*** Block opens ***
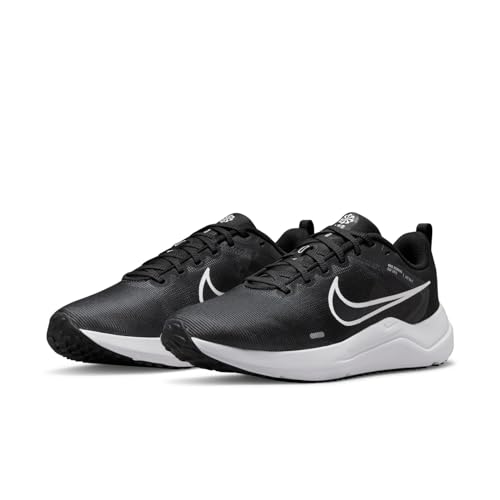 Nike - Downshifter 12, Men's Sneaker, Black White Smoke Grey Pure Platinum, 7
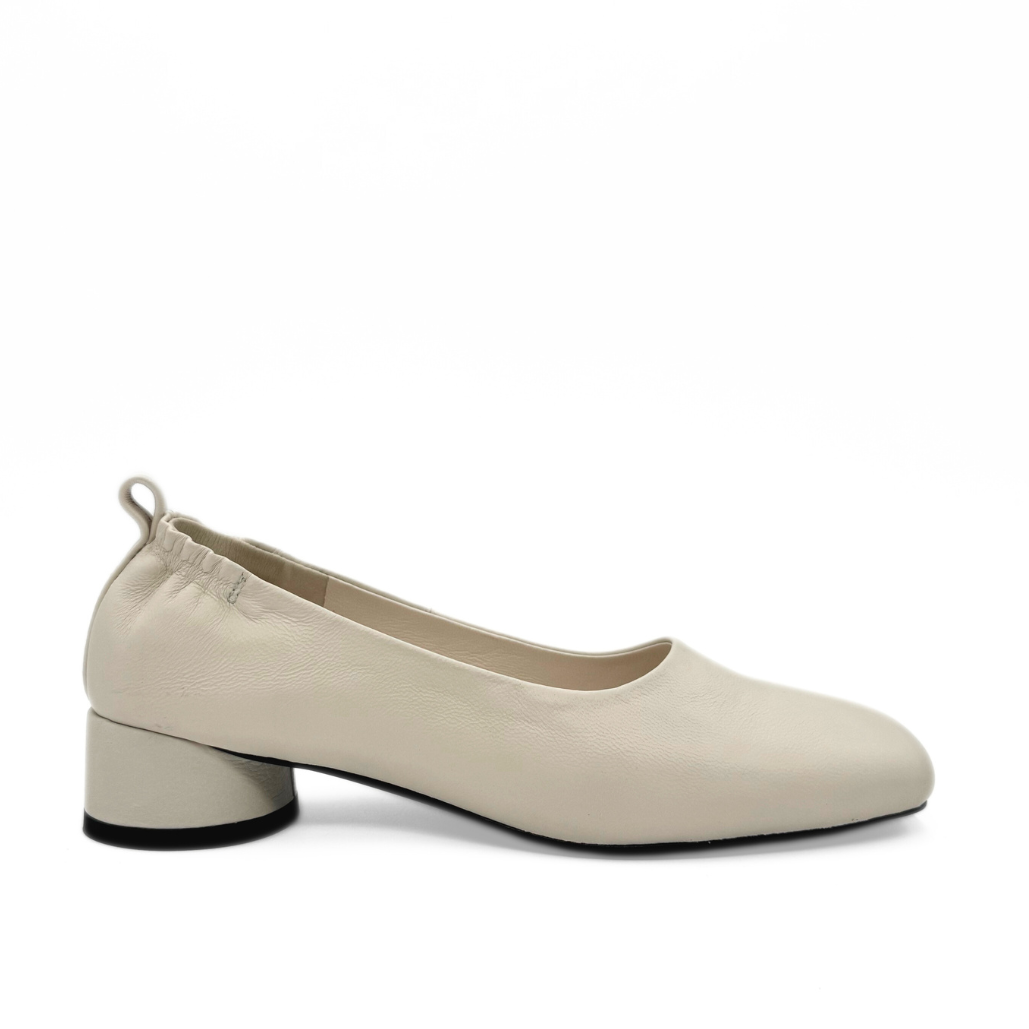 Planner Mini Block Heel - Beige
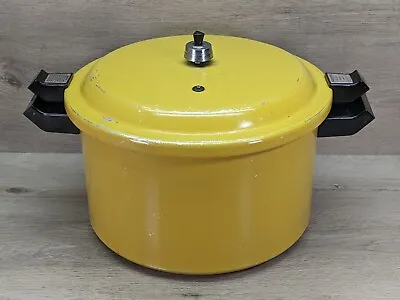 Vtg Presto Pressure Cooker/Canner - Model 02/CAA12H - 12 Quart - Harvest Yellow • $44.95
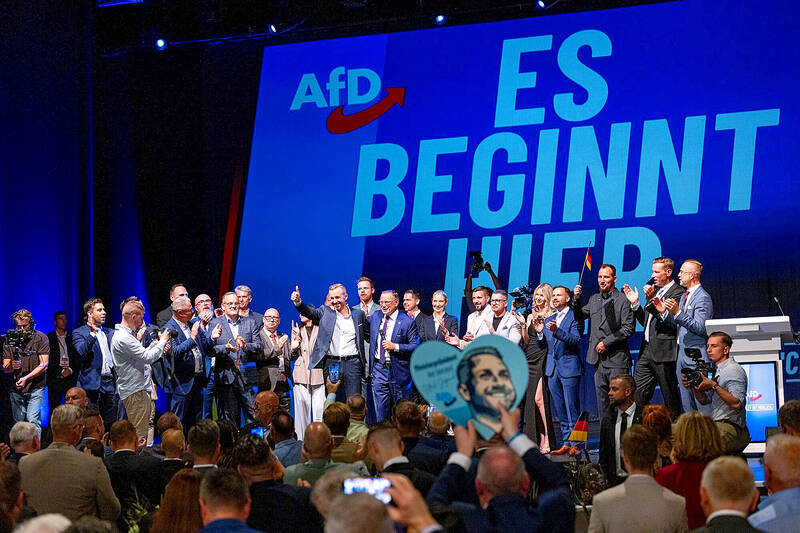 Germany’s far-right AfD triumphs, aims fire at chancellor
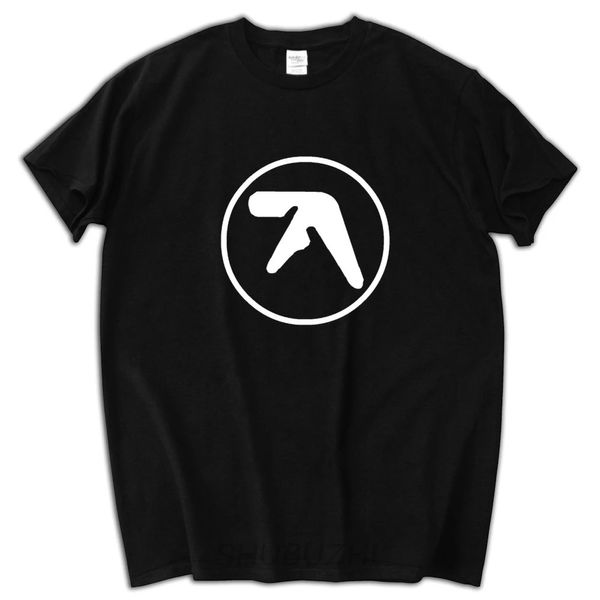 Мужская смешная настоящая мода Aphex Twin короткие рукава мужская черная футболка для мужчин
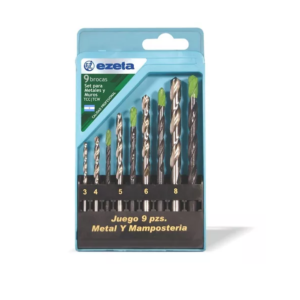 SET 9 HSS ø3-4-5-6-8/ WD ø4-5-6-8P EZETA CJ PVC
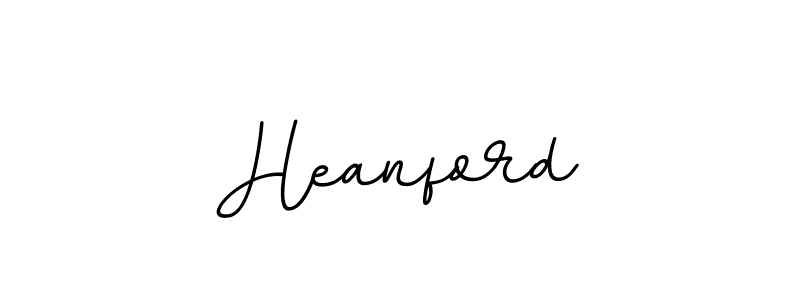 Design your own signature with our free online signature maker. With this signature software, you can create a handwritten (BallpointsItalic-DORy9) signature for name Heanford. Heanford signature style 11 images and pictures png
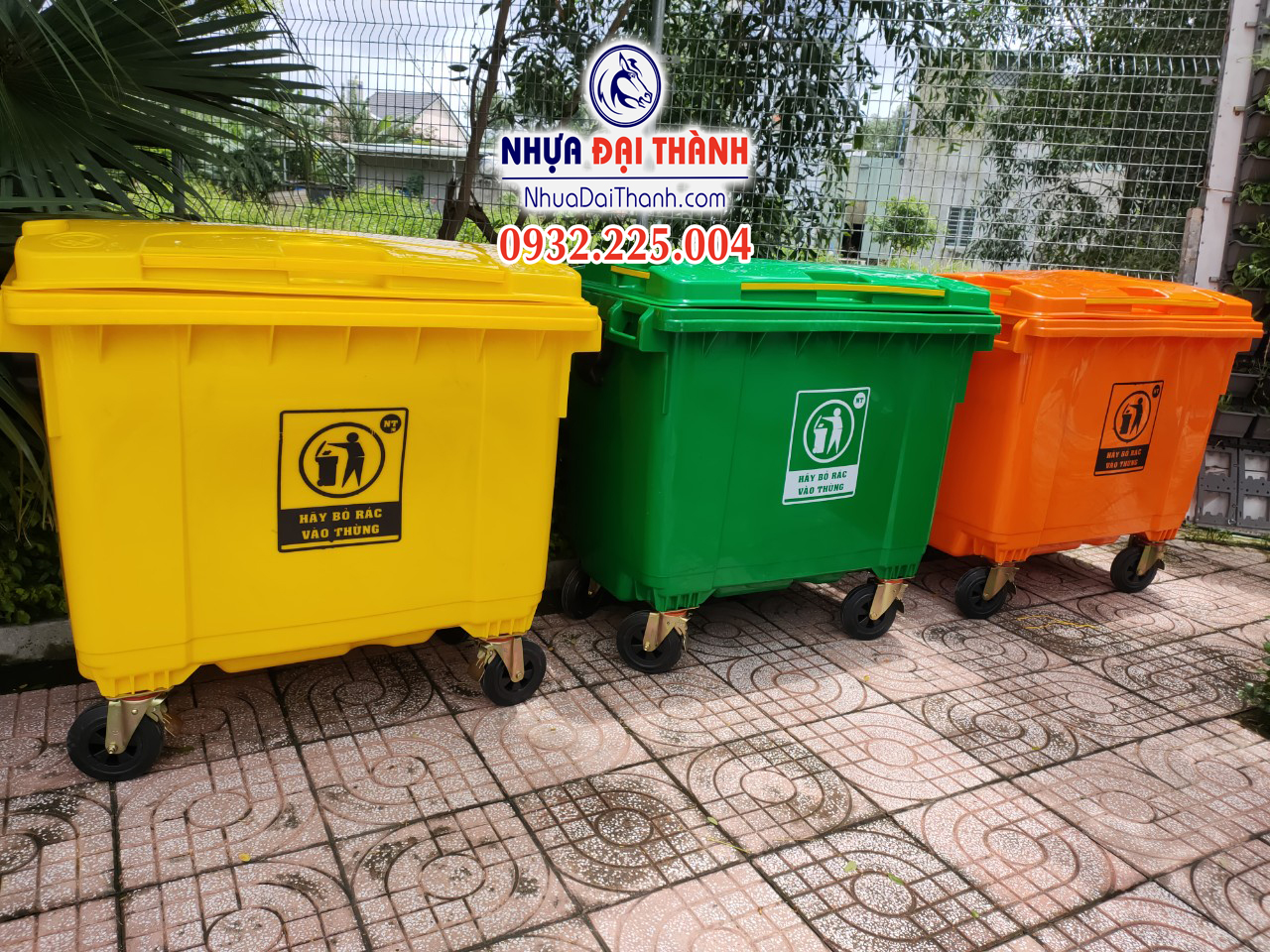 Thùng rác 660 Lít ( Nhựa nguyên sinh)-HDPE Chất lượng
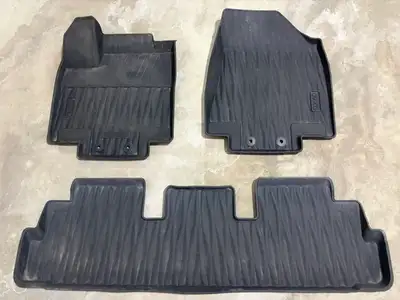 Infiniti QX60, all weather rubber floor mats. Came out of a 2024 model car.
*** Block closes ***
# [Work instructions]
Once the line with "Vtg Presto Pressure" is found above, transcribe each line from it through the line with "SET 9 HSS ø3-4-5-6-8/", exactly, and omit the pictures.

# [Solution to this problem]
 Vtg Presto Pressure Cooker/Canner - Model 02/CAA12H - 12 Quart - Harvest Yellow • $44.95
 Germany’s far-right AfD triumphs, aims fire at chancellor
 Мужская смешная настоящая мода Aphex Twin короткие рукава мужская черная футболка для мужчин
 SET 9 HSS ø3-4-5-6-8/ WD ø4-5-6-8P EZETA CJ PVC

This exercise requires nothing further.